> _Given instruction A_
Translate this sentence from the passage about the two Marys at Jesus' tomb into Spanish: "Now, they were going to say goodbye to their teacher and friend."
> _Given instruction B_
Pick up the passage about the two Marys at Jesus' tomb where it stops and write what comes next.

> _Page excerpt_
○ ○ ○

They were in for the surprise of their lives.

But I'm getting ahead of myself.

I can't help but wonder. As the two Marys made their way through the quiet, darkened streets, did they talk at all? Or did they walk in silence. I also can't help but wonder. Had their soup tasted of his corpse the past few days?

Matthew tells us that the two Marys were determined to look at Jesus' tomb. They had seen him die. They had seen him hastily buried. Now, they were going to say goodbye to their teacher and friend.

There was a violent earthquake, for an angel of the Lord came down from heaven and, going to the tomb, rolled back the stone and sat on it. His appearance was like lightning, and his clothes were white as snow. The guards were so afraid of him that they shook and became like dead men.

Matthew's account literally drips with irony here. Days earlier, it was soldiers who had put Jesus to death. Now they, in a great reversal, fall over, dead-like, from fright at his tomb.

With the soldiers scattered on the ground just outside the tomb, the angel said to the women, "Do not be afraid, for I know that you are looking for Jesus, who was crucified. He is not here. He has risen, just as he said. Come and see the place where he lay. Then go quickly and tell his disciples. He has risen from the dead and is going ahead of you into Galilee. There you will see him. Now I have told you.

Can you picture the woman standing there? Surely they almost passed out from fright just like the soldiers at their feet? Can you see the shock and awe on their faces as the angel's message sank in.

○ ○ ○

> _Dataset excerpt_
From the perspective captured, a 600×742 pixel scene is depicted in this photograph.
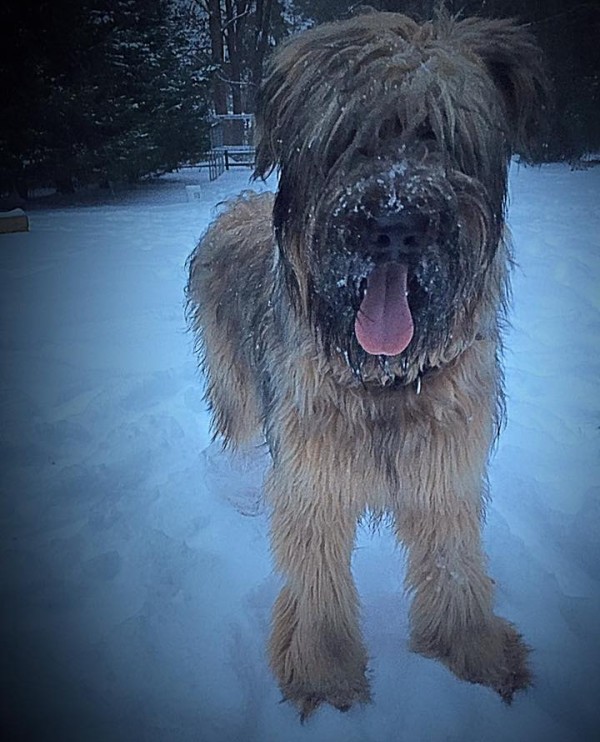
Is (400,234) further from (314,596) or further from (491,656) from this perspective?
(491,656)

○ ○ ○

> _Output A_
Ahora iban a despedirse de su maestro y amigo.

> _Output B_
So the women hurried away from the tomb, afraid, yet filled with joy, and ran to tell his disciples.

They didn't get very far.

Suddenly, Jesus met them. "Greetings," he said. They came to him, clasped his feet and worshiped him.

Then Jesus said to them, "Do not be afraid. Go and tell my brothers to go to Galilee. There they will see me."

This raises one important question for us. It's one that holds the key to this day.

Why Galilee?

It had been foretold from of old. Matthew mades this clear at the outset, when Jesus began his public ministry.

Leaving Nazareth, he went and lived in Capernaum, which was by the lake in the area of Zebulun and Naphtali in order to fulfill what was said through the prophet Isaiah:

"Land of Zebulun and land of Naphtali, the way to the sea, along the Jordan, Galilee of the Gentiles (nations), the people living in darkness have seen a great light. On those living in the land of the shadow of death, a light has dawned.

This remains the message of Easter. This good news is for you and me, and for all living under that same shadow.